Let’s start writing the script by requesting the content of this single web page: http://www.imdb.com/search/title?release_date=2017&sort=num_votes,desc&page=1. In the following code cell we will:

  • Import the get() function from the requests module.
  • Assign the address of the web page to a variable named url.
  • Request the server the content of the web page by using get(), and store the server’s response in the variable response.
  • Print a small part of response’s content by accessing its .text attribute (response is now a Response object).
from requests import get

url = 'http://www.imdb.com/search/title?release_date=2017&sort=num_votes,desc&page=1'

response = get(url)
print(response.text[:500])



<!DOCTYPE html>
<html
xmlns:og="http://ogp.me/ns#"
xmlns:fb="http://www.facebook.com/2008/fbml">
    <head>
        <meta charset="utf-8">
        <meta http-equiv="X-UA-Compatible" content="IE=edge">

    <meta name="apple-itunes-app" content="app-id=342792525, app-argument=imdb:///?src=mdot">
        
    
            <script type="text/javascript">var ue_t0=window.ue_t0||+new Date();</script>
            <script type="text/javascript">
                var ue_mid = "A1EVAM02EL8SFB"; 
     

Understanding the HTML structure of a single page

As you can see from the first line of response.text, the server sent us an HTML document. This document describes the overall structure of that web page, along with its specific content (which is what makes that particular page unique).

§ **Requirements**:
a) In the web-scraping excerpt, which function is imported from the requests module?
b) Extract the passage of the web-scraping excerpt from "As you can see" to "particular page unique).", copying it word for word.

§ **Entries provided**:
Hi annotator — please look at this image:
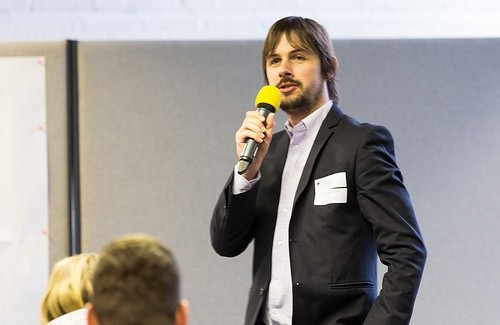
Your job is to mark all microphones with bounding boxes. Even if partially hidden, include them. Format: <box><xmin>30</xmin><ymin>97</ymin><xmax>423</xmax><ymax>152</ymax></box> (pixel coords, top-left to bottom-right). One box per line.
...
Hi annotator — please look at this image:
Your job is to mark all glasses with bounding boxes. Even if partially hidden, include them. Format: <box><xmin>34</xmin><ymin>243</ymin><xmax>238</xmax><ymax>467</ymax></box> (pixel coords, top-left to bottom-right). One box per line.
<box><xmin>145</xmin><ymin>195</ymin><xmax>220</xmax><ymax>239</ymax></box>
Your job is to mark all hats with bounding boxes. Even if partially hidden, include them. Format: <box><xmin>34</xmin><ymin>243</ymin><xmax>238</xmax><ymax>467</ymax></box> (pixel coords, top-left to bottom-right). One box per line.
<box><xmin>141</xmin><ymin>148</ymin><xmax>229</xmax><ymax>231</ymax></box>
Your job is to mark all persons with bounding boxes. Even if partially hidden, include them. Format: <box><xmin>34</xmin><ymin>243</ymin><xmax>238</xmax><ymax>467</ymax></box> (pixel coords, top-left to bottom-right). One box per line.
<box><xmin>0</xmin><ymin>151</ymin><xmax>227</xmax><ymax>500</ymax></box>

§ **Set of answers**:
a) The get() function.

b)
As you can see from the first line of response.text, the server sent us an HTML document. This document describes the overall structure of that web page, along with its specific content (which is what makes that particular page unique).